Bir gün gelmiş, adamın biri, etrafına gerici diye saldıran bu insanların aslında kendilerinin gerici olduğunu söylemiş. Önce afallamışlar, ne yapacaklarını, ne diyeceklerini bilememişler. Biri kendilerine gerici diyormuş, ama gerici ne demek onu bilmiyorlarmış. Üstelik bu adam, geriliğin ne demek olduğunu da ilk kez açıklıyormuş. Alışık değillermiş böyle şeylere. Birilerine gerici denecekse kendileri dermiş. Kimsenin haddi değilmiş.
Ama adam ısrarlıymış. Hatta “Fikirlerimi çürütün, fikrimi değiştireceğim” diye meydan okumuş. Hemen silâh depolarına bakmışlar… Tuhafmış, çünkü hiç “fikir”leri yokmuş. Düşünüp fikir üretmeye çalışmışlar, yapamamışlar; çünkü bunu daha önce hiç denememişler. “Gerici” diyelim gitsin, demiş birisi. Ama o da olmazmış. Çünkü artık gericiliğin ne olduğu ortaya çıkmış. Karşılarına bu silâhla da çıkamazlarmış.

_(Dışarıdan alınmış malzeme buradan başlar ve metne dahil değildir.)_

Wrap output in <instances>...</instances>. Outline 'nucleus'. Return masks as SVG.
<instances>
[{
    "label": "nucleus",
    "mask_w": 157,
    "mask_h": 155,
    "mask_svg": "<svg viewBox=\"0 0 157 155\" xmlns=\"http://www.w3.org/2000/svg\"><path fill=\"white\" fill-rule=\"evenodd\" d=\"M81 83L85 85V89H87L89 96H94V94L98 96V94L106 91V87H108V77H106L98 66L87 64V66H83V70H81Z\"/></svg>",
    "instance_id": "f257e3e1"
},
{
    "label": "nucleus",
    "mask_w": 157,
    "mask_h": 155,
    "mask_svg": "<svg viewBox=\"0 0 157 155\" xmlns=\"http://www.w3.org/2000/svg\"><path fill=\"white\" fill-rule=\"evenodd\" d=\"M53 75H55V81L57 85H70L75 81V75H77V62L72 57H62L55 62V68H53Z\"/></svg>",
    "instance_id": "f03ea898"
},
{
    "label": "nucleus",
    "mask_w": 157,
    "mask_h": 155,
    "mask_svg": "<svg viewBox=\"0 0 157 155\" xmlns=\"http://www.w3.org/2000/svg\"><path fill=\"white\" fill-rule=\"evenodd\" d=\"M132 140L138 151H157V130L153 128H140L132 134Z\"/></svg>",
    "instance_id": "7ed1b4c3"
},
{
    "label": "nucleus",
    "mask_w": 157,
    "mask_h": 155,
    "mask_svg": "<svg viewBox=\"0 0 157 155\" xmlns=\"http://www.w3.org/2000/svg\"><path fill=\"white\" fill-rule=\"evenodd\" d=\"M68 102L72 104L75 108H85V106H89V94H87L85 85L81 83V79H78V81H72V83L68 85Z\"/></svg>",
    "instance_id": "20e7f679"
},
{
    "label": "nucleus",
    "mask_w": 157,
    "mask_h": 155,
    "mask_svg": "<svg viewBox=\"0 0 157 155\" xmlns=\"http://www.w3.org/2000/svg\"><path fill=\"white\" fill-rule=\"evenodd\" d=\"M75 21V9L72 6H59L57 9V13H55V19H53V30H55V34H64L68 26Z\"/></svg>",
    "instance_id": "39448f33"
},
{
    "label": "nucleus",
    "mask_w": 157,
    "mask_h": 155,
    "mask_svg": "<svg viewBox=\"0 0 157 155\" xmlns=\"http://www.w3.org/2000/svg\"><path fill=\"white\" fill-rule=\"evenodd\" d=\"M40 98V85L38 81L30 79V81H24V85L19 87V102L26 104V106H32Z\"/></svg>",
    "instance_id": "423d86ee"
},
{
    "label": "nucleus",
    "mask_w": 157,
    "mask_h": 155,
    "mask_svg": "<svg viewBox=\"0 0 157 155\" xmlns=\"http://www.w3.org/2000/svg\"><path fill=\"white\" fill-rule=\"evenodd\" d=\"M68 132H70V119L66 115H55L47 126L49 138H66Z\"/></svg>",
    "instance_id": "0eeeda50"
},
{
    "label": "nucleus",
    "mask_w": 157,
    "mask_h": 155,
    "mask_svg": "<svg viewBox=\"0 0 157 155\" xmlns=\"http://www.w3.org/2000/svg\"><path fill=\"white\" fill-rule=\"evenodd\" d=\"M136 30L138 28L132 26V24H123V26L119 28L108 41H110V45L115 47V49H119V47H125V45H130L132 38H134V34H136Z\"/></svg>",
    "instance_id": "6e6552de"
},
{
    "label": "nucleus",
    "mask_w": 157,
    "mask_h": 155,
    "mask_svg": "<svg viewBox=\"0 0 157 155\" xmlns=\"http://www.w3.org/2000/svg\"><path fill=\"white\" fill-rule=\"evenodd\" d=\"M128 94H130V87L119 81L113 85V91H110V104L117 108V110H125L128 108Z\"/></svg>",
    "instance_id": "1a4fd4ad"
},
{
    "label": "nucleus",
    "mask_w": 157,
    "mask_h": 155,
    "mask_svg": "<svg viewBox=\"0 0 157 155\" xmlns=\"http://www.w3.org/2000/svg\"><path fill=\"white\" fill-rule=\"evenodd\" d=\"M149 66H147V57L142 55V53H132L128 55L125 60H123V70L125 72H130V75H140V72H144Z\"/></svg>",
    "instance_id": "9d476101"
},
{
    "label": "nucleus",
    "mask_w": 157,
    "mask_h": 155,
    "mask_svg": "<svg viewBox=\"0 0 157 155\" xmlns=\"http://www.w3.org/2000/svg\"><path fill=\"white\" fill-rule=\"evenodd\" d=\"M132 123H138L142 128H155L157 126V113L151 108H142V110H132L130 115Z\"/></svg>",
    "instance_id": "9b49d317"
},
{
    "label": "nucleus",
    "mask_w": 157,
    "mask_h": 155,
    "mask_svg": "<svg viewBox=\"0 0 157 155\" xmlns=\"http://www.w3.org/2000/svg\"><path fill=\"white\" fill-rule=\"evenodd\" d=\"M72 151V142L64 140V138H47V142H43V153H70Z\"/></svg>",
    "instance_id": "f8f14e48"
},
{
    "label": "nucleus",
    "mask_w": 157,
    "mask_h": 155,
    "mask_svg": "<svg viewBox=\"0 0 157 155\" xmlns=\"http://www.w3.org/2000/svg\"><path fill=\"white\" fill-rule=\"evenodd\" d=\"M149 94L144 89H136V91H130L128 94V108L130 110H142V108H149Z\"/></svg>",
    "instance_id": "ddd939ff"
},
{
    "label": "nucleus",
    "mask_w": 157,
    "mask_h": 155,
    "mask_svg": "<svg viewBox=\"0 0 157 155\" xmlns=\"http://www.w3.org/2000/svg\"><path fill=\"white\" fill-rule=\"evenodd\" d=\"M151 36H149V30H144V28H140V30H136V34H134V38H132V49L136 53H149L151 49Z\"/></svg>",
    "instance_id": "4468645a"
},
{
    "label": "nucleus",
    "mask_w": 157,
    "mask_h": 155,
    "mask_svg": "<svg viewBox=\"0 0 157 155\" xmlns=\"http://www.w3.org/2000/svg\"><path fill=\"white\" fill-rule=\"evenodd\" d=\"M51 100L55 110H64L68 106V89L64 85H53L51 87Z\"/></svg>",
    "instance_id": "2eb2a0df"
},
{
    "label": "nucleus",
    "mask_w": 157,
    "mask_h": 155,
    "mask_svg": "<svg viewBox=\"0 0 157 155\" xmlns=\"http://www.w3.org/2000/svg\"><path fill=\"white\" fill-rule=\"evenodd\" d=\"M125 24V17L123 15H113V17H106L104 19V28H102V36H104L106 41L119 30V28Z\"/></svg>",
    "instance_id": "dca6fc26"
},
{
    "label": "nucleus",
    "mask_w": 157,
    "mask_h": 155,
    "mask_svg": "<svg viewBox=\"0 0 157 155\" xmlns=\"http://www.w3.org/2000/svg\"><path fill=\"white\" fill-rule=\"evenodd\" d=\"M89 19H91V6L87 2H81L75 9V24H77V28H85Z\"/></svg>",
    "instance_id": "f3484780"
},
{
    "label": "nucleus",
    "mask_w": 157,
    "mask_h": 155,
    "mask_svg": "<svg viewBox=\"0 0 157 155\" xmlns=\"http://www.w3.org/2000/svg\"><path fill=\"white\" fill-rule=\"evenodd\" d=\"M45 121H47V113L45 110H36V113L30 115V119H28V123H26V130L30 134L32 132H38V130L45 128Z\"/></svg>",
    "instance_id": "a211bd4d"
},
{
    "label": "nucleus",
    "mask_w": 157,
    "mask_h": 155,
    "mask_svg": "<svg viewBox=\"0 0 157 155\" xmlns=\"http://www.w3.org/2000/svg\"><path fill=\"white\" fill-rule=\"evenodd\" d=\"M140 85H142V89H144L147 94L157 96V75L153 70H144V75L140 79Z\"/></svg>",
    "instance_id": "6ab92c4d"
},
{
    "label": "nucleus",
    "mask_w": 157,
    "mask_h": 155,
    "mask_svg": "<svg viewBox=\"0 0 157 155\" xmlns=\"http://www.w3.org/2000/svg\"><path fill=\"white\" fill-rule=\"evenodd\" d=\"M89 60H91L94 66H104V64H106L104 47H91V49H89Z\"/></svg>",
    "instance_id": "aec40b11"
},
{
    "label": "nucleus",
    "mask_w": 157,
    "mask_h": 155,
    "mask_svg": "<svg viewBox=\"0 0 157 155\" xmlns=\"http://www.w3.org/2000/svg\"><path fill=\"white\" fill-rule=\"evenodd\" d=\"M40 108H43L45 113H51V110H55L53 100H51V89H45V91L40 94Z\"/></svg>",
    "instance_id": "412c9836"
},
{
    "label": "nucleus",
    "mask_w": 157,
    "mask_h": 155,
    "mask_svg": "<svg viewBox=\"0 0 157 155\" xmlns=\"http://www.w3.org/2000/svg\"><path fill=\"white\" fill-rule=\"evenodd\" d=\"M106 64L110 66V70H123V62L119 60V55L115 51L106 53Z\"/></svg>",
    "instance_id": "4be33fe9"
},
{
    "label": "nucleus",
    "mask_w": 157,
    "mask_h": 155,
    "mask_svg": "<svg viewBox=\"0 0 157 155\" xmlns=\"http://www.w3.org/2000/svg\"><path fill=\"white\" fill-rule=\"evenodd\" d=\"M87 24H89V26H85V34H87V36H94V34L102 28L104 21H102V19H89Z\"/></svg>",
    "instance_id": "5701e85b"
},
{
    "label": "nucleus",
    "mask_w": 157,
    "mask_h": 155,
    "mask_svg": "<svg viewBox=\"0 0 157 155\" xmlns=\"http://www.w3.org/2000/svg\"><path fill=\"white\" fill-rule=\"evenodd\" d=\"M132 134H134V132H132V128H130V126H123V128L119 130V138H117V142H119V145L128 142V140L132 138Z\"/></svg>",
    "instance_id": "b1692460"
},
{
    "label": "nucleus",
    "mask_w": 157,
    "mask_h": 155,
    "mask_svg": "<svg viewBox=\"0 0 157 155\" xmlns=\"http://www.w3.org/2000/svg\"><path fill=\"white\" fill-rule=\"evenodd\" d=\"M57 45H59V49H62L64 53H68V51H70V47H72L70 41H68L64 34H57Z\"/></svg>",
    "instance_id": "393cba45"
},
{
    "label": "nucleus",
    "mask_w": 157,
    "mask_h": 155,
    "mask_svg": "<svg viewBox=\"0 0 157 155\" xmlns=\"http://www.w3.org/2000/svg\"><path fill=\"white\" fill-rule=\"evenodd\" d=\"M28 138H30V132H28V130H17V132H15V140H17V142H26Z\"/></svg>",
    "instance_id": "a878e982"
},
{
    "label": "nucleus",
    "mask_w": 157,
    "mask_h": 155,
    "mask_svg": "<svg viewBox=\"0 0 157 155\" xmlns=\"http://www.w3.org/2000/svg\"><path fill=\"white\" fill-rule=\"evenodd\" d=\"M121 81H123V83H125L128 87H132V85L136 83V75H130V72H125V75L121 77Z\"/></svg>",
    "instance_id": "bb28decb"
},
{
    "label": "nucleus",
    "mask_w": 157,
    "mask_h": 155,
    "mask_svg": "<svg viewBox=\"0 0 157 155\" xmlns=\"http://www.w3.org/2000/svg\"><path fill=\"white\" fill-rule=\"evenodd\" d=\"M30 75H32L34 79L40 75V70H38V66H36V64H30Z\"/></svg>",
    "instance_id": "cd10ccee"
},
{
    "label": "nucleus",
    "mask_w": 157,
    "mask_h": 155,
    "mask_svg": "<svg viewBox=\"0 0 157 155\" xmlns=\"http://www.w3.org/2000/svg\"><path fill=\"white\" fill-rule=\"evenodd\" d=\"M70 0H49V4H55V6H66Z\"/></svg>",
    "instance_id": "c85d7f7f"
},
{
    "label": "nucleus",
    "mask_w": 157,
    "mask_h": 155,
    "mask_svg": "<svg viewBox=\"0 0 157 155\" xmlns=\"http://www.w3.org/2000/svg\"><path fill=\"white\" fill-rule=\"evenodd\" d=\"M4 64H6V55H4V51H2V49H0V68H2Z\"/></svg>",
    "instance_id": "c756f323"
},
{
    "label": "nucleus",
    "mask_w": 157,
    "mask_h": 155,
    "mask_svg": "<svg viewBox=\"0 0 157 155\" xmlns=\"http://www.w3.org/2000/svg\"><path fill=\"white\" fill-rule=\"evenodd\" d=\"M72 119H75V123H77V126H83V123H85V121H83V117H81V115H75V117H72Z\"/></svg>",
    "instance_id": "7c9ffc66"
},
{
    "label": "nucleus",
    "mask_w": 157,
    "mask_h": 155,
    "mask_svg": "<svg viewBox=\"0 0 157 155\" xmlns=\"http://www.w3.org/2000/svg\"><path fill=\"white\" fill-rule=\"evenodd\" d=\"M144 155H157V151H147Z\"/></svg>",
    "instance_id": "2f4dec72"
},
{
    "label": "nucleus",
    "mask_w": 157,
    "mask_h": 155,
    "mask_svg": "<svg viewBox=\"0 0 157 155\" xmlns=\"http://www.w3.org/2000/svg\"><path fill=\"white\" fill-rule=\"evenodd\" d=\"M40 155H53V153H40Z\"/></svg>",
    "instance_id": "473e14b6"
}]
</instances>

Sonunda toplanıp bir karar vermişler. O güne kadar ezbere bildikleri ne varsa, biraz küfür, biraz hakaret, biraz bayağılık ekleyip üstüne gideceklermiş.
Adam bu kez de demesin mi, “Fikirlerden daha güçlü bir silâh yoktur” diye. Ama işte o “silâh”tan da kendilerinde yokmuş. Elleri kolları bağlı kalmışlar…
Bunun üzerine adamı susturmaya karar vermişler. Bildikleri susturma metotlarını devreye sokmuşlar: Görevden alma, yargılama vs.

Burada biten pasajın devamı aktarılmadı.